[Instructions to follow]
Return each line below that contains the string "ceiling", copied in full and without changes.

-- start --

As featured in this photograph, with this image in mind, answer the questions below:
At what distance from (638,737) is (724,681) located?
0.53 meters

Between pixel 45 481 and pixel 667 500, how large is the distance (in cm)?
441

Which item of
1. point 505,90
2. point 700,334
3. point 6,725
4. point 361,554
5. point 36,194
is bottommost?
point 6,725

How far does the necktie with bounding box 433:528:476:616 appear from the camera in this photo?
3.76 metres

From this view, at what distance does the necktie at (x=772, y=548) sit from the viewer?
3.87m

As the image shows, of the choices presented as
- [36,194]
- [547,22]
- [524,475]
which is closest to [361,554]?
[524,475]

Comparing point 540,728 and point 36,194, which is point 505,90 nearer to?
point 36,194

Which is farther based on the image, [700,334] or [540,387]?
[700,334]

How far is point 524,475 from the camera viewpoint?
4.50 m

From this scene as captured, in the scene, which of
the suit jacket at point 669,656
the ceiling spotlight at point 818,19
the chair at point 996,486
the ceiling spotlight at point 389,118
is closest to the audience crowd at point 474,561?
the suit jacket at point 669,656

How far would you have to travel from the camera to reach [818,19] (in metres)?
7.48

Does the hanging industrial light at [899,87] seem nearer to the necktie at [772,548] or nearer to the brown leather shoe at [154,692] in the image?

-- end --
-- start --

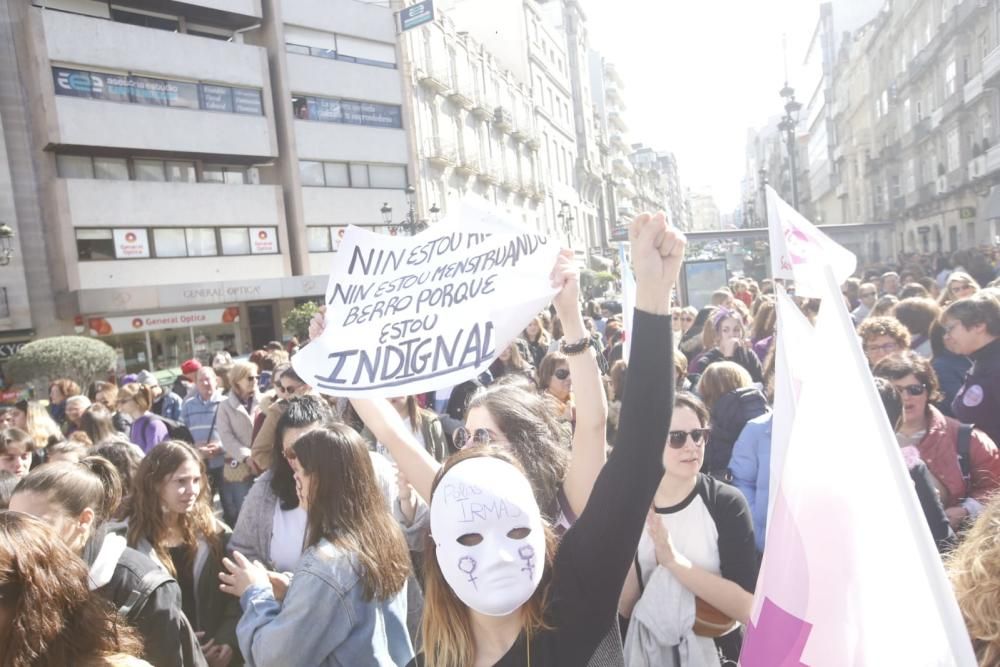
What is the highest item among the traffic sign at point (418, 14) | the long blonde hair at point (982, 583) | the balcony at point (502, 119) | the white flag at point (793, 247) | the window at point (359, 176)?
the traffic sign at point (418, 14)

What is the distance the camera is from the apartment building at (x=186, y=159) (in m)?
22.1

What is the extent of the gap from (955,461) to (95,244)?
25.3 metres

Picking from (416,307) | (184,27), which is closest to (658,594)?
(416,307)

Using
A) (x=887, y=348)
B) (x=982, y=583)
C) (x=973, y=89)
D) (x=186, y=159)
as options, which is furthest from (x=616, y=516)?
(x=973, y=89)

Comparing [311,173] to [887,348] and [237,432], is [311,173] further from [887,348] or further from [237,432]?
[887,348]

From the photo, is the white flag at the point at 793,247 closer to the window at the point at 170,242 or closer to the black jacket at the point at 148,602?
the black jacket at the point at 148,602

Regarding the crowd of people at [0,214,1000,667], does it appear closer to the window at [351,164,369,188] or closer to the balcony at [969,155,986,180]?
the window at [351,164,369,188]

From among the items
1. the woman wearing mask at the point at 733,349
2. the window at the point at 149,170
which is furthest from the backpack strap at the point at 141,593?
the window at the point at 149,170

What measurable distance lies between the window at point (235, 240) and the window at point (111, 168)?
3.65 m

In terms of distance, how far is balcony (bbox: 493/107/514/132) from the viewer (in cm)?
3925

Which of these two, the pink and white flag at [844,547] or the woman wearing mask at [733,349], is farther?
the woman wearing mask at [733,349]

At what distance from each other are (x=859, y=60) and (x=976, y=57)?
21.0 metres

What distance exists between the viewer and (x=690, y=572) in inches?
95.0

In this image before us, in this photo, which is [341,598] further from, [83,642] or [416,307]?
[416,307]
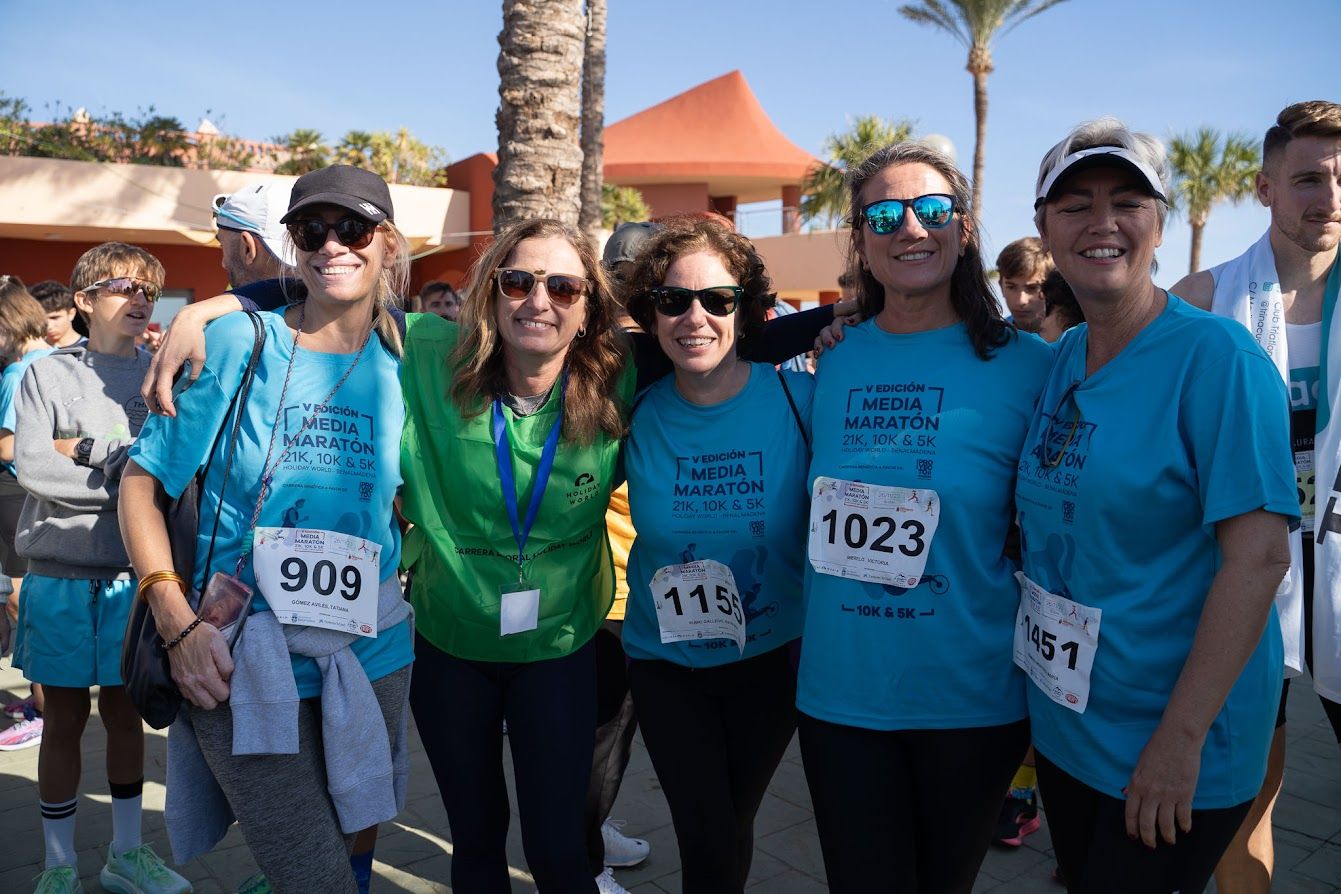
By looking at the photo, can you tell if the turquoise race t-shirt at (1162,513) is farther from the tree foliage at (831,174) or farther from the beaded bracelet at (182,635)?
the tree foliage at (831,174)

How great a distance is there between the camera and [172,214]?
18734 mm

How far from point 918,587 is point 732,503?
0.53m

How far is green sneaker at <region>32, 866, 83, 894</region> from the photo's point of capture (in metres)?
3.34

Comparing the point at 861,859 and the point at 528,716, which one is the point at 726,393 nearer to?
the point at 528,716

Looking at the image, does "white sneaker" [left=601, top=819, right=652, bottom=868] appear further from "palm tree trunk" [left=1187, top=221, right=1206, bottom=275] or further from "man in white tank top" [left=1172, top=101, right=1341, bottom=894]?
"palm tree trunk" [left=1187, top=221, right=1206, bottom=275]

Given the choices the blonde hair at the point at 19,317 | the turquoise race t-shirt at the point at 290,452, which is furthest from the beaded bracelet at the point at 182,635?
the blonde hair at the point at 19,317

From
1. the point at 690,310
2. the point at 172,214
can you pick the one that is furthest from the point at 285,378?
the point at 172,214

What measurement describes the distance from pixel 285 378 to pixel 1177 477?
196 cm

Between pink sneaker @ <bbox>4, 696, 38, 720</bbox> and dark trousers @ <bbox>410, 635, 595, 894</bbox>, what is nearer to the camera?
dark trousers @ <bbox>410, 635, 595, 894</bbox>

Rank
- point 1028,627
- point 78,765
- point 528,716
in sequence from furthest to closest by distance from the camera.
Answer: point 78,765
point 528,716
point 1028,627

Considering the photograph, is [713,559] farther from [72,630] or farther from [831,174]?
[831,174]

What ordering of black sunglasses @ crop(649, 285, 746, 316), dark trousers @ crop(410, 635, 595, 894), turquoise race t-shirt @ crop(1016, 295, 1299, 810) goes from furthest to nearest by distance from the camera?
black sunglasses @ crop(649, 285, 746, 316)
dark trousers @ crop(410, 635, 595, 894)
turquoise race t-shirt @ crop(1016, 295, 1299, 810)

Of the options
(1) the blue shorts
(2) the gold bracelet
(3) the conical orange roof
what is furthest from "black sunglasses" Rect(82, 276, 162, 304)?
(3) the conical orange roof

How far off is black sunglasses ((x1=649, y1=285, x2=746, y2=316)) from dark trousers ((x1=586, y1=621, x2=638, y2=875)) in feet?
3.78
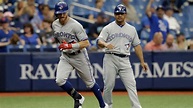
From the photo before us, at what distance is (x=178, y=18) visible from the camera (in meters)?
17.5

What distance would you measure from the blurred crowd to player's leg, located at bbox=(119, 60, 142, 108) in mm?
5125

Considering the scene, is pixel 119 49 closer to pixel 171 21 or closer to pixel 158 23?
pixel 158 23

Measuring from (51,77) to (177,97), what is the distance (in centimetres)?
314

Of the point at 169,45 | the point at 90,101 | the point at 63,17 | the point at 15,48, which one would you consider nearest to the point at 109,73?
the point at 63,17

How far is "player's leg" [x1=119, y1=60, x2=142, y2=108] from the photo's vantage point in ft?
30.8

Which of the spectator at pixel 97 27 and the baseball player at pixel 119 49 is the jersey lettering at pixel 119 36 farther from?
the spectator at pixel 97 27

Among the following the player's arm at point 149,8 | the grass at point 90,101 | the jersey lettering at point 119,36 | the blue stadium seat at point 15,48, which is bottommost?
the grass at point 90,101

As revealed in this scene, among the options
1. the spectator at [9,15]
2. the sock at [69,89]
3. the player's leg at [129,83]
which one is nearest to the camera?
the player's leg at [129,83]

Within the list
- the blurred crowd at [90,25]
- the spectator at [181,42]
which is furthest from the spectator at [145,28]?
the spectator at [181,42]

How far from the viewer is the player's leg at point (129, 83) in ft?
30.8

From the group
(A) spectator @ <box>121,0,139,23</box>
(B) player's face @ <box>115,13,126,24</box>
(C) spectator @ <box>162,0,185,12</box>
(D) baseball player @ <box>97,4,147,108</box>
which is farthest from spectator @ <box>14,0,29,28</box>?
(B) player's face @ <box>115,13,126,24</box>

-- end --

[Correct answer]
the ceiling spotlight at point 818,19
the ceiling spotlight at point 389,118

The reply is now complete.